In a world where art often imitates real life, the 'Groundhog Day' effect is alive and well with farm and ranch families having a front row seat for the Obama Administration's repeated and expansive attempts to regulate farms and ranches.
The Administration's latest version of "Coming Soon" highlights EPA's proposed "Waters of the U.S. Rule"; a proposal to grant the agency unprecedented authority and control over farmland. That's right...a water rule giving the agency control over land use.
Like Murray's 'Groundhog Day' character, agriculture is becoming way too accustomed to a repeating cycle of less than farm-friendly proposals. The Administration's body of work includes some real rotten tomatoes. Few in farm country will forget their plans to prevent children from working on farms, or their initiative to require farmers to get a Commercial Driver's License (CDL) to drive tractors. Nebraskans have also been touched by their efforts to subject grain storage bins to OSHA standards, complying with overzealous fuel storage standards, and the now infamous airplane fly-overs of farms and ranches.
While there are some doozies in their list of credits, the latest is the most heinous. Under the proposal, any land where water flows, pools, collects, or stands during or after a rainfall event would be considered to be "Waters of the U.S." While that sounds harmless, there's a catch. Waters of the U.S. are subject to a multitude of federal Clean Water Act (CWA) regulations, including both EPA's pollutant discharge permit requirements and the U.S. Army Corps of Engineer's dredge and fill permits.
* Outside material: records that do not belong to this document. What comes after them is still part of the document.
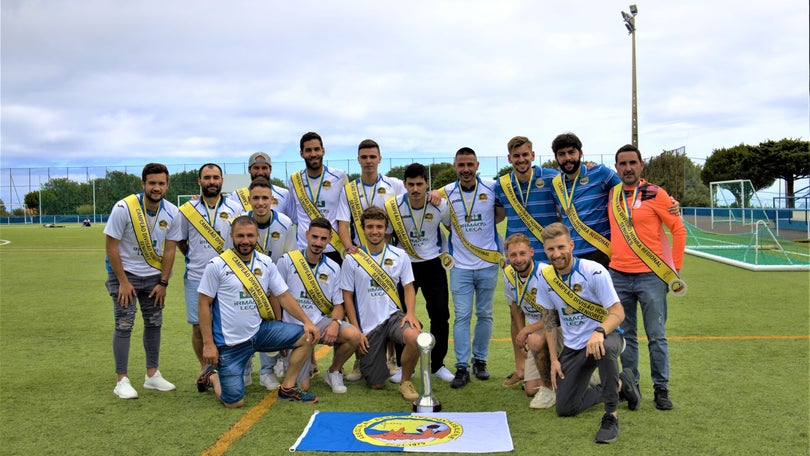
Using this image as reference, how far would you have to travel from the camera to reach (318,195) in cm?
574

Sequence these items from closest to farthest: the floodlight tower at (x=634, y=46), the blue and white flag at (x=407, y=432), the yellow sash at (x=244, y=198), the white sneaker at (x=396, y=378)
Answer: the blue and white flag at (x=407, y=432) < the white sneaker at (x=396, y=378) < the yellow sash at (x=244, y=198) < the floodlight tower at (x=634, y=46)

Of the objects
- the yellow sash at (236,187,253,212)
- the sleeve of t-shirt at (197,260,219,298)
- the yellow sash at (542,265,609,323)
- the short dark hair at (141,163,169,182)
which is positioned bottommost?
the yellow sash at (542,265,609,323)

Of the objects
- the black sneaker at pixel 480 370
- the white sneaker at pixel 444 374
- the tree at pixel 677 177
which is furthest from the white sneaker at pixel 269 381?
the tree at pixel 677 177

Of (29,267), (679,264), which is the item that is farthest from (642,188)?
(29,267)

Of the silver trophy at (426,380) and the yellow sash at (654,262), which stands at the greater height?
the yellow sash at (654,262)

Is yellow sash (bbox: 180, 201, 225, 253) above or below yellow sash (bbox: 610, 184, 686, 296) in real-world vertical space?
above

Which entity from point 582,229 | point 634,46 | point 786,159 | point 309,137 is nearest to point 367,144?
point 309,137

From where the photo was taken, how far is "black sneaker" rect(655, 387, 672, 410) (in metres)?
4.39

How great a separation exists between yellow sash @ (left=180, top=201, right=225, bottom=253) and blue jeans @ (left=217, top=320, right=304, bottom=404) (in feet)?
2.65

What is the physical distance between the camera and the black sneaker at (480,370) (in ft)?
17.5

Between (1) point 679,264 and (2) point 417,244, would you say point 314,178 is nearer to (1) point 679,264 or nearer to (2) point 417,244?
(2) point 417,244

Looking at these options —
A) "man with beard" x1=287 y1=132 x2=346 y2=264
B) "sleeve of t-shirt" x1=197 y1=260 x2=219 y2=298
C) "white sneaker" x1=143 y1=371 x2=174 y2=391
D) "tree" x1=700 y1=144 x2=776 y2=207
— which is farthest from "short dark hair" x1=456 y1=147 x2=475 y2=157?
"tree" x1=700 y1=144 x2=776 y2=207

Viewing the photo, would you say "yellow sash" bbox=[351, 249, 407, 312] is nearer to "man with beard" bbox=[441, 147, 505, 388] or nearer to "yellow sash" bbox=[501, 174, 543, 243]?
"man with beard" bbox=[441, 147, 505, 388]

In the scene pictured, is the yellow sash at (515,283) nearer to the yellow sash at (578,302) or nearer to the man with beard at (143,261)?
the yellow sash at (578,302)
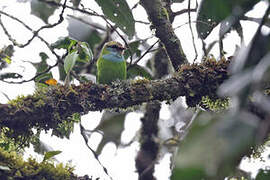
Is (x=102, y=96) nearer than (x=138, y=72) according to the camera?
Yes

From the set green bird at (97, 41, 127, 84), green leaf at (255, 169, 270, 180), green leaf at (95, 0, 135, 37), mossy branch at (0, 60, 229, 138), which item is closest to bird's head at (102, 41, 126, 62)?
green bird at (97, 41, 127, 84)

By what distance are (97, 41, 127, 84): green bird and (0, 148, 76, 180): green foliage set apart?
48.0 inches

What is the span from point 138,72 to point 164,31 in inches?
31.6

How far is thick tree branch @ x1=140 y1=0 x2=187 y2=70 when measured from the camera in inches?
96.0

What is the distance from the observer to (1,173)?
185 centimetres

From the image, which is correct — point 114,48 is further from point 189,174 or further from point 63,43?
point 189,174

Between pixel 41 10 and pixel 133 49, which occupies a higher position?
pixel 41 10

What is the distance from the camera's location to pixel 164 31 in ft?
8.06

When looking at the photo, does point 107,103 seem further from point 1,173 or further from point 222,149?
point 222,149

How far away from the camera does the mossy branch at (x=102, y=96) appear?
2088 mm

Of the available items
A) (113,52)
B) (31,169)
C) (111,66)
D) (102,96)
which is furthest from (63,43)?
(31,169)

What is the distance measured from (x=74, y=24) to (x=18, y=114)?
5.88 feet

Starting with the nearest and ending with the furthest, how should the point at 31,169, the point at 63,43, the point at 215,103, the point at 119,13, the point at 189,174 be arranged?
the point at 189,174 → the point at 31,169 → the point at 215,103 → the point at 119,13 → the point at 63,43

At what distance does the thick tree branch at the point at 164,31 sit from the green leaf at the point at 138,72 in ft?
2.14
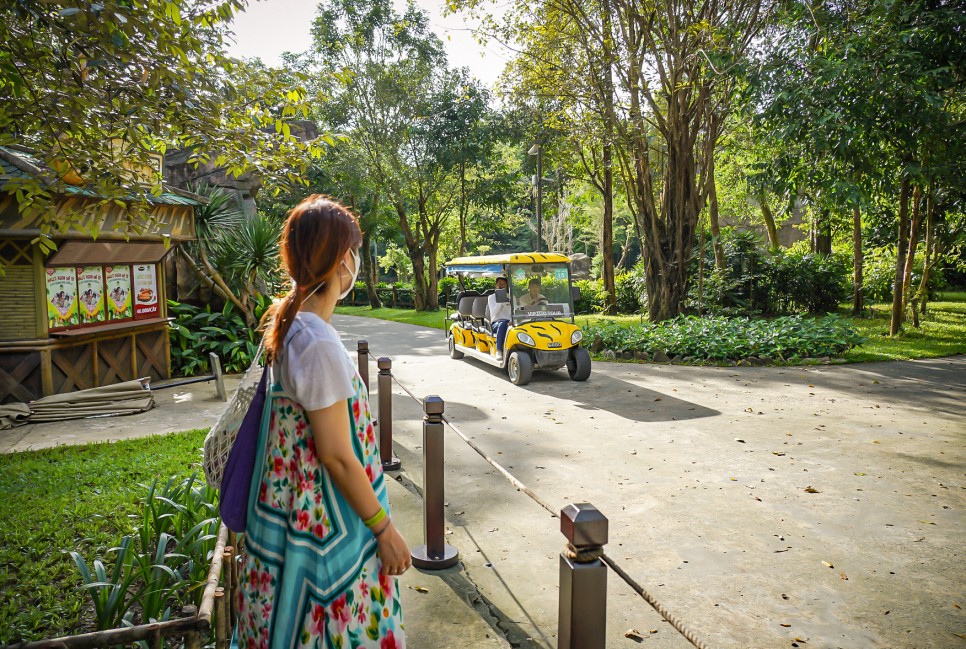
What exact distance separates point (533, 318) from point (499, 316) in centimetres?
87

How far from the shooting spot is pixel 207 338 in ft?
40.4

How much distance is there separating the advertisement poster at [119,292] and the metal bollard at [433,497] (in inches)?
307

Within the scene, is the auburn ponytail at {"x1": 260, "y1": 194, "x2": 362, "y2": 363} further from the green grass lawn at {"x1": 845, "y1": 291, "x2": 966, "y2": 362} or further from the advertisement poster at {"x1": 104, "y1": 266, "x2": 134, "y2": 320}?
the green grass lawn at {"x1": 845, "y1": 291, "x2": 966, "y2": 362}

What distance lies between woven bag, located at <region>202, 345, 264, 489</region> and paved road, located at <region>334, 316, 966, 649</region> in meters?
1.96

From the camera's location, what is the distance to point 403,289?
35281mm

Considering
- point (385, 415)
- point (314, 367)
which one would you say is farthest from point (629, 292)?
point (314, 367)

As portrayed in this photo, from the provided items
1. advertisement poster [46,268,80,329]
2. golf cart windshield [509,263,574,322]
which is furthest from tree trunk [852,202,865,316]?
advertisement poster [46,268,80,329]

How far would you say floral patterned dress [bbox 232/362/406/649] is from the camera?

Farmers and ranchers with land that contains any of these water features (and most will) will find out quickly that farming practices like applying fertilizer, cutting hay and even building fences would require CWA permits. The real kicker is that EPA has no legal obligation to issue permits to individuals. In simplest terms, EPA would have clear control of what happens on an individual's farm or ranch.
Agriculture needs to take notice. While 'Groundhog Day' was a comedy, the Administration's land grab is anything but. The agency is investing heavily in trying to create a positive buzz around their blockbuster, touting the rule as good for farmers and pointing to a series of USDA approved "agriculture exemptions" to the rule. The move has swooned environmental groups and fooled some in farm country. Those who've studied the proposal, however, understand farmers shouldn't need exemptions from normal farm practices that aren't subject to regulation in the first place, something EPA seems to ignore.
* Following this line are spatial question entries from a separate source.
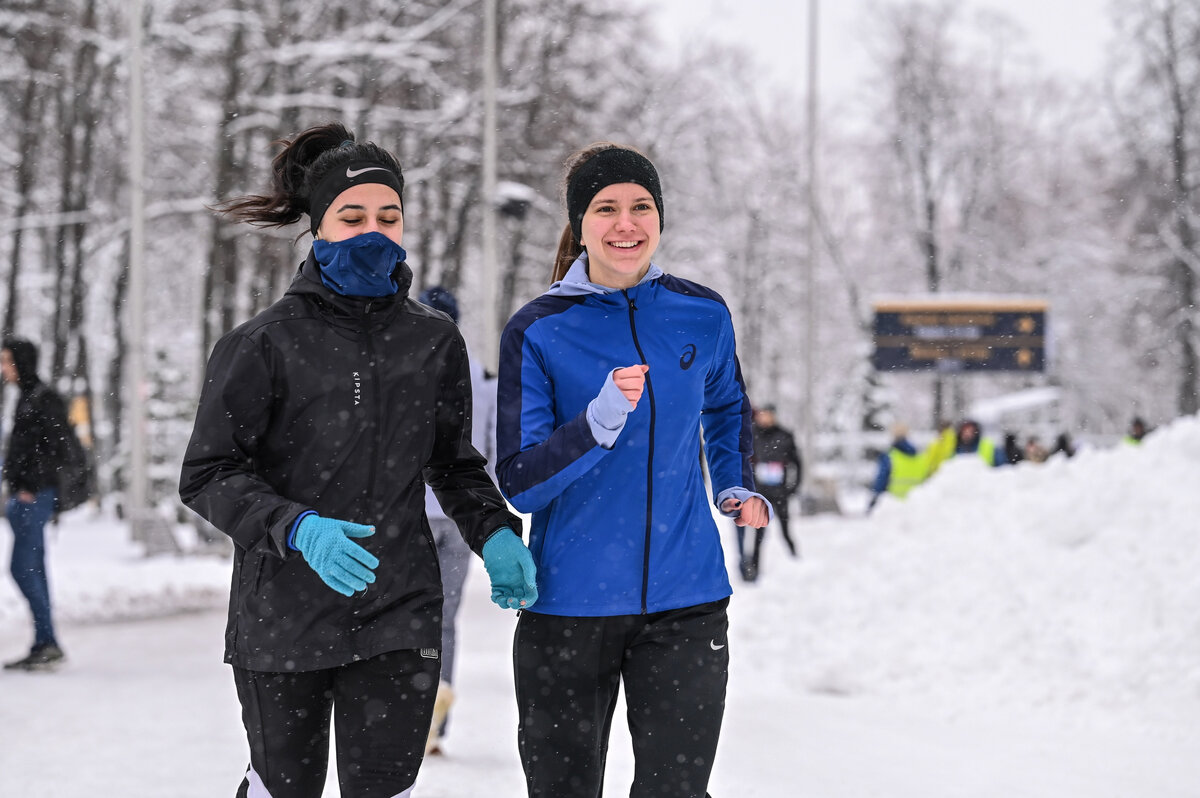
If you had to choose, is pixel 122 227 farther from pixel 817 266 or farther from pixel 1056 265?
pixel 1056 265

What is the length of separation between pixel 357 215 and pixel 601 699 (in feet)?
3.95

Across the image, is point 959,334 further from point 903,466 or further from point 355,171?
point 355,171

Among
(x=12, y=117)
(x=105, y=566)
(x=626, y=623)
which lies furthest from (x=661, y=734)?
(x=12, y=117)

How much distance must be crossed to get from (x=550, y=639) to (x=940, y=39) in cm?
3496

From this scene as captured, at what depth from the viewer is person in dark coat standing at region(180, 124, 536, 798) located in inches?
114

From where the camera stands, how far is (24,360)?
27.0ft

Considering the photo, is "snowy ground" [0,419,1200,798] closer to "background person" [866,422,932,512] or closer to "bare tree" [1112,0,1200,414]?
"background person" [866,422,932,512]

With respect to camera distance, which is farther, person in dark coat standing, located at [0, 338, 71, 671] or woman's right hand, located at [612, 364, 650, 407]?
person in dark coat standing, located at [0, 338, 71, 671]

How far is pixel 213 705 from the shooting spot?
7207 millimetres

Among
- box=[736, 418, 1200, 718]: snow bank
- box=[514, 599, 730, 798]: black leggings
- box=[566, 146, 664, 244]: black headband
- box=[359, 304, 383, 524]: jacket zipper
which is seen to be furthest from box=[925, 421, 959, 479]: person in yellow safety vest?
box=[359, 304, 383, 524]: jacket zipper

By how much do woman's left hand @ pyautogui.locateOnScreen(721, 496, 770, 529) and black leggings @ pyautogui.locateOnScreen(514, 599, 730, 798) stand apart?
258 mm

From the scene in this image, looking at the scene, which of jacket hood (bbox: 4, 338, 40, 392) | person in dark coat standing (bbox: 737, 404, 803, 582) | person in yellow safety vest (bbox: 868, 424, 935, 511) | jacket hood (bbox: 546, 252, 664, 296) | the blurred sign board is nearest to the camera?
jacket hood (bbox: 546, 252, 664, 296)

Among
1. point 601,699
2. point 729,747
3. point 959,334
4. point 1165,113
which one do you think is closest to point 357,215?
point 601,699

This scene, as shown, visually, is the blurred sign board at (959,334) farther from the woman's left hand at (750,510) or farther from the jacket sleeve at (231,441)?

Slowing EPA's zest for greater land control won't be easy. At the conclusion of 'Groundhog Day' Murray's character successfully breaks the cycle of re-living the same day over and over by making personal improvements and becoming a better person. In this case, the U.S. Supreme Court has already turned EPA away twice before when questions were raised about how far the agency could reach in controlling land use in the name of protecting water quality. EPA's new straight-forward approach of attempting to regulate everything certainly leaves few hairs to split, but still heads in the wrong direction for agriculture and the environment.
While farmland is squarely in the cross-hairs, the reach of the proposal goes well-beyond agriculture boundaries. Anyone who puts a spade in the ground to turn the soil should take notice. This rule, like so many of its predecessors, needs turned back before the final credits roll.
-- Steve Nelson, Nebraska Farm Bureau president, farms with his son near Axtell, Nebraska.